= Information Innovation Office =

The Information Innovation Office (I2O) is one of the seven technical offices within DARPA, an agency of the U.S. Department of Defense that is responsible for the development of advanced technology for national security. I2O was created in 2010 by combining the Information Processing Techniques Office (IPTO) and the Transformational Convergence Technology Office (TCTO). The office focuses on basic and applied research in the areas of cyber security, data analytics, and human-machine symbiosis.

== Organization ==
The current I2O office director is John Launchbury, who joined DARPA as program manager in 2014 and was named director in 2015. Brian Pierce is the deputy director.

==Programs==

DARPA programs continually start and stop depending on national security needs and research results, and the high-turnover rate of program managers.

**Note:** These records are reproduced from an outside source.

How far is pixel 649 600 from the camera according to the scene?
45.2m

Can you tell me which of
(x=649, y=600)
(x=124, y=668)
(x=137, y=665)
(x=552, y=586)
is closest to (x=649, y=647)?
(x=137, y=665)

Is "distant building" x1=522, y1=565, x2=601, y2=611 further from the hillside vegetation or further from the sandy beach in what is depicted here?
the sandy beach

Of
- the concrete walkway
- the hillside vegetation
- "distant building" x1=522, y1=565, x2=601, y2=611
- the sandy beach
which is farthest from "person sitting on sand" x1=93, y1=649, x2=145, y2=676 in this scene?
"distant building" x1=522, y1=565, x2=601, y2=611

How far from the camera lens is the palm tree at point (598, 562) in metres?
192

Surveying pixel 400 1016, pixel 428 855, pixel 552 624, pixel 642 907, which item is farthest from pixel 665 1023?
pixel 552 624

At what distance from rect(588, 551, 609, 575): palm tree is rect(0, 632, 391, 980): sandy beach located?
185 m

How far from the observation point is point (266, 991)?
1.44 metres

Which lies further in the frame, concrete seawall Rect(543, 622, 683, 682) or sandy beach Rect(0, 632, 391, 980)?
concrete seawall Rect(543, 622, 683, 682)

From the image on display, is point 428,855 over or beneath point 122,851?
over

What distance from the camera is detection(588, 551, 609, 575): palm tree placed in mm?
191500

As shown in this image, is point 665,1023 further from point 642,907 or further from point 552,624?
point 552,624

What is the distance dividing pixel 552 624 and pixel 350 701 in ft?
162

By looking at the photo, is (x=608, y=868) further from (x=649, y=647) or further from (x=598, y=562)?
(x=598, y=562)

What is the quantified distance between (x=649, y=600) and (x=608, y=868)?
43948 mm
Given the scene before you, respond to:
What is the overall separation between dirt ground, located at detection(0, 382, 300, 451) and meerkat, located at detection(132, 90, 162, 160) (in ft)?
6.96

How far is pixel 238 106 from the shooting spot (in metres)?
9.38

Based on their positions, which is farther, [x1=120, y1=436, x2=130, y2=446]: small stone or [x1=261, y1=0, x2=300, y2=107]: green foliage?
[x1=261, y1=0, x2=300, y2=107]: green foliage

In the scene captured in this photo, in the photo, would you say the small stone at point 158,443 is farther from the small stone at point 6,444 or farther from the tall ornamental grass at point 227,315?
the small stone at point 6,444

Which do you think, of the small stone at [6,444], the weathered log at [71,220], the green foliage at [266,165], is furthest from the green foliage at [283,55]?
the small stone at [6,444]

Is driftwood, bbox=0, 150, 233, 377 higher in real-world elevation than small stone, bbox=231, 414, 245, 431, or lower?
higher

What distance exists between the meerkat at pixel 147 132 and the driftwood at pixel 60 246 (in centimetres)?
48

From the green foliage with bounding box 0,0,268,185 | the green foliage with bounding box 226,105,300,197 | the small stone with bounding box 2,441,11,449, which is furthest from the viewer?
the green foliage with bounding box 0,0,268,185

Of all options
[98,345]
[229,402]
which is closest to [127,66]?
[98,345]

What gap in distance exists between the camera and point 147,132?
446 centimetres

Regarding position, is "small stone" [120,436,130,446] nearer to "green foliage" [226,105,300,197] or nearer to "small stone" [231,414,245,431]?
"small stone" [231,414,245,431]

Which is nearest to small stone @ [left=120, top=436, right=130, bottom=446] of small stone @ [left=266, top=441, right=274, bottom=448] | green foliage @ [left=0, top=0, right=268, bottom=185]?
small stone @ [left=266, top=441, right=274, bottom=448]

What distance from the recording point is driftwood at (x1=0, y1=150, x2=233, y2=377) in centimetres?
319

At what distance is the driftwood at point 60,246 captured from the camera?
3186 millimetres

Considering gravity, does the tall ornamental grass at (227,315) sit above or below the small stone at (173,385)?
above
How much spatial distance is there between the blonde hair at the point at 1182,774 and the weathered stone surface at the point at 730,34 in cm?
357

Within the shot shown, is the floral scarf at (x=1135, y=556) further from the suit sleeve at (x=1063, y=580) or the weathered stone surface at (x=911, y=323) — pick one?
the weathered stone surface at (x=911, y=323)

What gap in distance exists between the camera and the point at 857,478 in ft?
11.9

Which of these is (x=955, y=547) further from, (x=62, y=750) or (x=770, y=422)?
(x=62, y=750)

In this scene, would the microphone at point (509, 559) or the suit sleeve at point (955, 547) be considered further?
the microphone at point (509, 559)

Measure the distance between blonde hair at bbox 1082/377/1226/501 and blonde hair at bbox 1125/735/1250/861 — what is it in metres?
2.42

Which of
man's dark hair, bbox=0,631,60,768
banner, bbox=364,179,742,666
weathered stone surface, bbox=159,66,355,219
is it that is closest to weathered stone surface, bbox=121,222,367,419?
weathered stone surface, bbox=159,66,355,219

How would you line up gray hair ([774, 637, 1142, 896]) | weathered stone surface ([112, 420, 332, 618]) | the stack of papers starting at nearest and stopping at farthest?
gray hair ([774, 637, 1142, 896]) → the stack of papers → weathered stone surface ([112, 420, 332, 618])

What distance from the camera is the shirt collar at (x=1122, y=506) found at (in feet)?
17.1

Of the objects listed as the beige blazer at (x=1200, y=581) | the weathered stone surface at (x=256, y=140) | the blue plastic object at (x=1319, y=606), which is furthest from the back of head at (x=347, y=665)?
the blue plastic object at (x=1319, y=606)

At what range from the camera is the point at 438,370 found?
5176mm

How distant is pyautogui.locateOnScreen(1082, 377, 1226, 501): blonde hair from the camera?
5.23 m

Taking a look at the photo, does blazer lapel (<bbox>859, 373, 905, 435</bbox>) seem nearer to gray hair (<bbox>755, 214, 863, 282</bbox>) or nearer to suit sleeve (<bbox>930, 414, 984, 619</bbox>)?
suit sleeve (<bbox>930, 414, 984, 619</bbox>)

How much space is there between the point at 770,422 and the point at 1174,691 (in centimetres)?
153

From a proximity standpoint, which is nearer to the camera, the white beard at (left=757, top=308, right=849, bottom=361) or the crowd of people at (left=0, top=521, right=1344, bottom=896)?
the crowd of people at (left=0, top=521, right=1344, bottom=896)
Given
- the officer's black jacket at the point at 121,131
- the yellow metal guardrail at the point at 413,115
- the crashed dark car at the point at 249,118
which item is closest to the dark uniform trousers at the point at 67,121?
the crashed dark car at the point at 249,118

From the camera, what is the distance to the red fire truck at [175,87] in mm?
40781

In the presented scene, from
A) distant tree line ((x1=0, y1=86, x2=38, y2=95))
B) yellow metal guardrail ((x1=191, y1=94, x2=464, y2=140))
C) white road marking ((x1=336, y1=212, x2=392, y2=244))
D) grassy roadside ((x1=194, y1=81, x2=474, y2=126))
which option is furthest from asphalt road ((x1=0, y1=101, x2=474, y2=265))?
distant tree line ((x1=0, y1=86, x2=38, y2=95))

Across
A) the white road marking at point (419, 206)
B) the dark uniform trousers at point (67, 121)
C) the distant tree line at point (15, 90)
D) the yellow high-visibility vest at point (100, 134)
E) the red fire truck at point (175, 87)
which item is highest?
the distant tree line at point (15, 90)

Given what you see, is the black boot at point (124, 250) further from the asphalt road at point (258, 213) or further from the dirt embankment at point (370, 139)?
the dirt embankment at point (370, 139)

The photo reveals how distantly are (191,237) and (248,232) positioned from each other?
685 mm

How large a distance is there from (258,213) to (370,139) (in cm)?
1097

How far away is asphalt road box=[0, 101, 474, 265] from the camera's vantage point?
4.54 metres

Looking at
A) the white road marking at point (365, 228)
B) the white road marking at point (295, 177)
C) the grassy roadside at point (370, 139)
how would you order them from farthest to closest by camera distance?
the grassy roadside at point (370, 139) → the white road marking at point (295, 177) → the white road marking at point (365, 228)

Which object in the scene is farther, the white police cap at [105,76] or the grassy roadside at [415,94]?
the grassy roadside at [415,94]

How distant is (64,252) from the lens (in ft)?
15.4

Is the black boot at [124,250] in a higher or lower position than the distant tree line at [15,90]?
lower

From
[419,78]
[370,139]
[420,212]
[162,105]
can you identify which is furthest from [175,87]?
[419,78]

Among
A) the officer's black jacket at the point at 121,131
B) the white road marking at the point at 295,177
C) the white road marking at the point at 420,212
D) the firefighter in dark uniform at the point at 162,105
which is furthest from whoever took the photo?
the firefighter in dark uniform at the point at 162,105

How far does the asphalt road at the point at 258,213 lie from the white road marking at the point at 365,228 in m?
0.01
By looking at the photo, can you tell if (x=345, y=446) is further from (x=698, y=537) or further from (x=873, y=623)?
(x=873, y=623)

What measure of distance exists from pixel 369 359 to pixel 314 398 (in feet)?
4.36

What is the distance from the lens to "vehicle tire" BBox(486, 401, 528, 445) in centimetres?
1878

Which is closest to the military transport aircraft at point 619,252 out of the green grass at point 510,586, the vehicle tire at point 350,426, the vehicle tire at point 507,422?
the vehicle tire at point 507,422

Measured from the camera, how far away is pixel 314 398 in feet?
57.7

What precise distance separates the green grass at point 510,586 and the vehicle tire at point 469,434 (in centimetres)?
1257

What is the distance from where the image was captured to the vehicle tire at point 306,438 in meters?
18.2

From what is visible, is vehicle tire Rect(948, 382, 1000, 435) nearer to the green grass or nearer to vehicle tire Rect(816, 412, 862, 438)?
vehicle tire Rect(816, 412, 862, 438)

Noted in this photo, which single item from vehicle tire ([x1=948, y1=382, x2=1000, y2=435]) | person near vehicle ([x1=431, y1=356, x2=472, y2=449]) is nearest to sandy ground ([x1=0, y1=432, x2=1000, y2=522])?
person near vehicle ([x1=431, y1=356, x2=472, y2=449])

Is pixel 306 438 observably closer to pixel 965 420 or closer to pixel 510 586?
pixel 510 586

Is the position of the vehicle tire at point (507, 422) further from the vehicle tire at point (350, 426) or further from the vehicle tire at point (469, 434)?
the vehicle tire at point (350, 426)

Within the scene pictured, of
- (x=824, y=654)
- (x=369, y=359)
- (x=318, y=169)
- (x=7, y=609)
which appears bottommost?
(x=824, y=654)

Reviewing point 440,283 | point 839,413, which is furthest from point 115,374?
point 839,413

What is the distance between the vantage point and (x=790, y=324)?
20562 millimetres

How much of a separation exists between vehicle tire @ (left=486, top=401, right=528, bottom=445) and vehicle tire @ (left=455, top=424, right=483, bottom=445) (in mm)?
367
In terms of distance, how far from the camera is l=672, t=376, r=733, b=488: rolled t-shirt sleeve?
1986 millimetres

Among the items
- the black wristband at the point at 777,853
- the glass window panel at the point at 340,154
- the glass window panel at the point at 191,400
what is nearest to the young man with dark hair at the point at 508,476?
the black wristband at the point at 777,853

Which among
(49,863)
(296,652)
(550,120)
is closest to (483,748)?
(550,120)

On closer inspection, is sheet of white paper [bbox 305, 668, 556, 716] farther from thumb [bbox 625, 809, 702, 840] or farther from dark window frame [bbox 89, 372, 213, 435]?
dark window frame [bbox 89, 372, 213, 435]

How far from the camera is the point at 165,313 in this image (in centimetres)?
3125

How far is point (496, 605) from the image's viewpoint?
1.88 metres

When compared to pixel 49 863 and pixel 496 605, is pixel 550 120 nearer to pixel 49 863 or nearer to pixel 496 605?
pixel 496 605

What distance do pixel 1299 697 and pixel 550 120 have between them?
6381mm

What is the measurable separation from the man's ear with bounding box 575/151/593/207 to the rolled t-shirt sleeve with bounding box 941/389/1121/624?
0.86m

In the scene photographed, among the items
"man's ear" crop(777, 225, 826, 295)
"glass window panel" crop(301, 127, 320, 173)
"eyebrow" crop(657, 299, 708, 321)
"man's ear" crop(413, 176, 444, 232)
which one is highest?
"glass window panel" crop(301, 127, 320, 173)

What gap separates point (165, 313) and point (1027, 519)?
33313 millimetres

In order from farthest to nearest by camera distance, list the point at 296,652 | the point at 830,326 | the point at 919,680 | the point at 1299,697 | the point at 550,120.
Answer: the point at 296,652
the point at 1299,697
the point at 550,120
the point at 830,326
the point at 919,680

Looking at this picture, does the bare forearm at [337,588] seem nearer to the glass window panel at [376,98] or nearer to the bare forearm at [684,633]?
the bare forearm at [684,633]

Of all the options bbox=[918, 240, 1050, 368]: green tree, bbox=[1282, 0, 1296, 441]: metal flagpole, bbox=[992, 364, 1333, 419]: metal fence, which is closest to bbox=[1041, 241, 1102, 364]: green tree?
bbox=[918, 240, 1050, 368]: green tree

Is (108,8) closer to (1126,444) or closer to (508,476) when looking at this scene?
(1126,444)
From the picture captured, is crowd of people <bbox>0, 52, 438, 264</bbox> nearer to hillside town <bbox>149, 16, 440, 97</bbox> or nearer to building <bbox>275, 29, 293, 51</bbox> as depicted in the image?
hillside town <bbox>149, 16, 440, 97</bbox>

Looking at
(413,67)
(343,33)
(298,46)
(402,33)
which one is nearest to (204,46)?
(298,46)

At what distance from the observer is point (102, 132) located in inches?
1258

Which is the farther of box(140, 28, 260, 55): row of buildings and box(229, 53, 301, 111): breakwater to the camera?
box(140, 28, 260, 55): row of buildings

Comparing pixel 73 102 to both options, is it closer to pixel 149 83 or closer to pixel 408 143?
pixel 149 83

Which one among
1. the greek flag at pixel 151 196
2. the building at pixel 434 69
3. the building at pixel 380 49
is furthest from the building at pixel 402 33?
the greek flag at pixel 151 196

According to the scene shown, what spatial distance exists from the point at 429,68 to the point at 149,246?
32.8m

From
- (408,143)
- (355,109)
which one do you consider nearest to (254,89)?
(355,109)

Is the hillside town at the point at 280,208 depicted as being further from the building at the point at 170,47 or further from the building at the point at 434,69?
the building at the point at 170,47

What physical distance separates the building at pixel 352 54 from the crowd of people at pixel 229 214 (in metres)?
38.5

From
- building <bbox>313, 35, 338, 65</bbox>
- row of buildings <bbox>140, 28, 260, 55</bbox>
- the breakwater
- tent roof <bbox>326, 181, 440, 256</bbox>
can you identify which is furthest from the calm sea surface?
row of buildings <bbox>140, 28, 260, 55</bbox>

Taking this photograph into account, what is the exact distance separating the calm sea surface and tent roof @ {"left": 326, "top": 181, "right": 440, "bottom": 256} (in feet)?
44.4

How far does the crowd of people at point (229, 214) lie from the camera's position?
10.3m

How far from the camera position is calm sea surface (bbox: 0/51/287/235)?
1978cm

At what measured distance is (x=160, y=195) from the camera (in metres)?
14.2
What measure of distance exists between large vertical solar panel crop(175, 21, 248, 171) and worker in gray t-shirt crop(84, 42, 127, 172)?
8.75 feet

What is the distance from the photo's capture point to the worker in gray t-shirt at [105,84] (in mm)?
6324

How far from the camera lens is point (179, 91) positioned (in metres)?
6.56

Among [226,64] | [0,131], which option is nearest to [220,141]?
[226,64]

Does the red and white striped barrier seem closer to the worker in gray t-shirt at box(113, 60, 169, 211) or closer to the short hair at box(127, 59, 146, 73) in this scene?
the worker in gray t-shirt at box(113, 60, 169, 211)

Some programs within I2O's research areas are:

- Assured Autonomy (AA): Creation of technology for continual assurance of Learning-Enabled Cyber-Physical Systems.
- Building Resource Adaptive Software Systems (BRASS): Creation of long-lived, survivable software systems that adapt to changing conditions on their own.
- Cleanslate design of Resilient, Adaptive, Secure Hosts (CRASH): Development of software techniques that allow a computer system to defend itself from hacks.
- Cyber Grand Challenge (CGC)
- Memex: Software that advances online search capabilities to extend into the deep web, the dark web, and nontraditional or multimedia content.
- Broad Operational Language Translation (BOLT): A program launched in 2011 to create automated translation and linguistic analysis.
- Explainable Artificial Intelligence (XAI): Create Artificial intelligence that can explain the decisions it makes.